▸ Задание A:
Перечислите всё, чем, согласно тексту «Старость», бабушка не мерит ни жизнь, ни смерть.

▸ Страница:
"""

Город мнение Старость

Старость

Я говорю, что войны не будет. И знаю, чего она боится - беспомощности.

Моей бабушке 80 лет - это страшная для меня цифра, я физически ощущаю её фатальность. Возраст, время - всё берёт своё. Но если время и возраст — измерения, в которых действует человек, получается, мы сами себя съедаем, и, плохо прожёвывая опыт, поспешно глотаем, хватая следующий кусок. Так, кстати, до сих пор ест моя бабушка, если отойти от философских метафор. В свои 80 она ест - будто позади неё стоит рота голодных солдат. Давится, быстро и объёмно запивает горяченным чаем и по привычке собирается бежать, но ей теперь некуда.

Огород превратился в поросль, немецкие куры от усталости и из-за дороговизны пшеницы были перебиты, но избу она усердно латает - пластиковыми окнами, профлистами; выводит грибок из подполья - для потомков. Иногда я с сожалением думаю, что она всерьёз считает, что ей больше нечего нам оставить. Ну то есть память, истории, уважение - она не мерит ни жизнь, ни смерть ничем из этого. Другое дело — дом.

"""

▸ Данные для задания:
"""

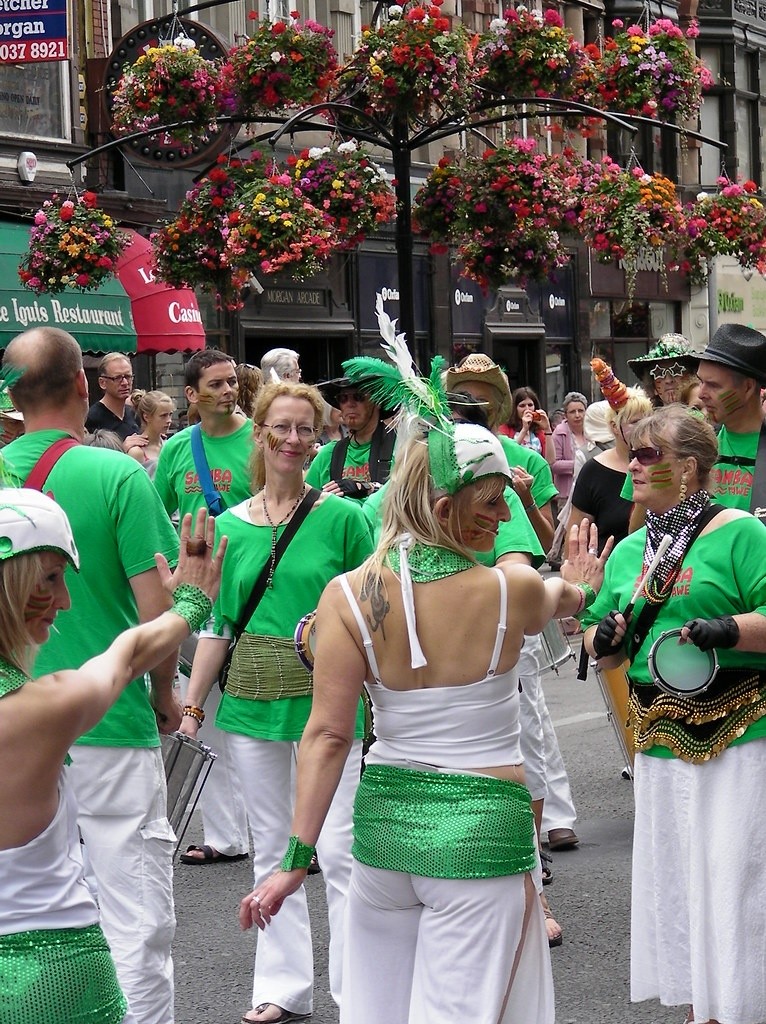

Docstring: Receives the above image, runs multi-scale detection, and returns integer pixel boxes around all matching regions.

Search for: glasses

"""
"""

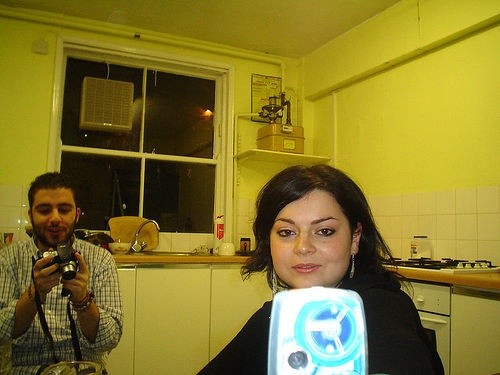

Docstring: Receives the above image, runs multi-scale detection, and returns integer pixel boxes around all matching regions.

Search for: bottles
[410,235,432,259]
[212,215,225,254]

"""
"""

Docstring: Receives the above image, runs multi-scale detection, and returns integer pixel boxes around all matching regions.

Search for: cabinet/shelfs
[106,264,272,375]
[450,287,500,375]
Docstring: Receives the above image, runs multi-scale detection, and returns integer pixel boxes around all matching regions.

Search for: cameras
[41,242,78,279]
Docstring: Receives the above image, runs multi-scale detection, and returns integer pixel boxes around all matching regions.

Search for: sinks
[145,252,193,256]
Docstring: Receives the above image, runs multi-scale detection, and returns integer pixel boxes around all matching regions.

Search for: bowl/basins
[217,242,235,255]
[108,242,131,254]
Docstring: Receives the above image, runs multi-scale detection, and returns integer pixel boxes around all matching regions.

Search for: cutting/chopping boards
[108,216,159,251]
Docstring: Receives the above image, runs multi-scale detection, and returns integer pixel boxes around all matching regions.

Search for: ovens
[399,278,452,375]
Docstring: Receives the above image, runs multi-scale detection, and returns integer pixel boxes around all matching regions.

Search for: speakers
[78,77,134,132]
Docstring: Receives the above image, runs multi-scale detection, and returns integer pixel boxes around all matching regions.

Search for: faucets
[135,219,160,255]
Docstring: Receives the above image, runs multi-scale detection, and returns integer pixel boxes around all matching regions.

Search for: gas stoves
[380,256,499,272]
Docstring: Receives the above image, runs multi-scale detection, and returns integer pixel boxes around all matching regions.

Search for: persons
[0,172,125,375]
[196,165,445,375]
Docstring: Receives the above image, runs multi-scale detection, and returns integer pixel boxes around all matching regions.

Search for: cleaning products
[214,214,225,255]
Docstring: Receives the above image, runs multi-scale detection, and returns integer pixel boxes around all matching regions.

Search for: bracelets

"""

▸ Задание B:
Укажите только число строк в записях, содержащих строку «cutting», с учётом регистра.

▸ Результат выполнения A:
Память, истории, уважение.

▸ Результат выполнения B:
1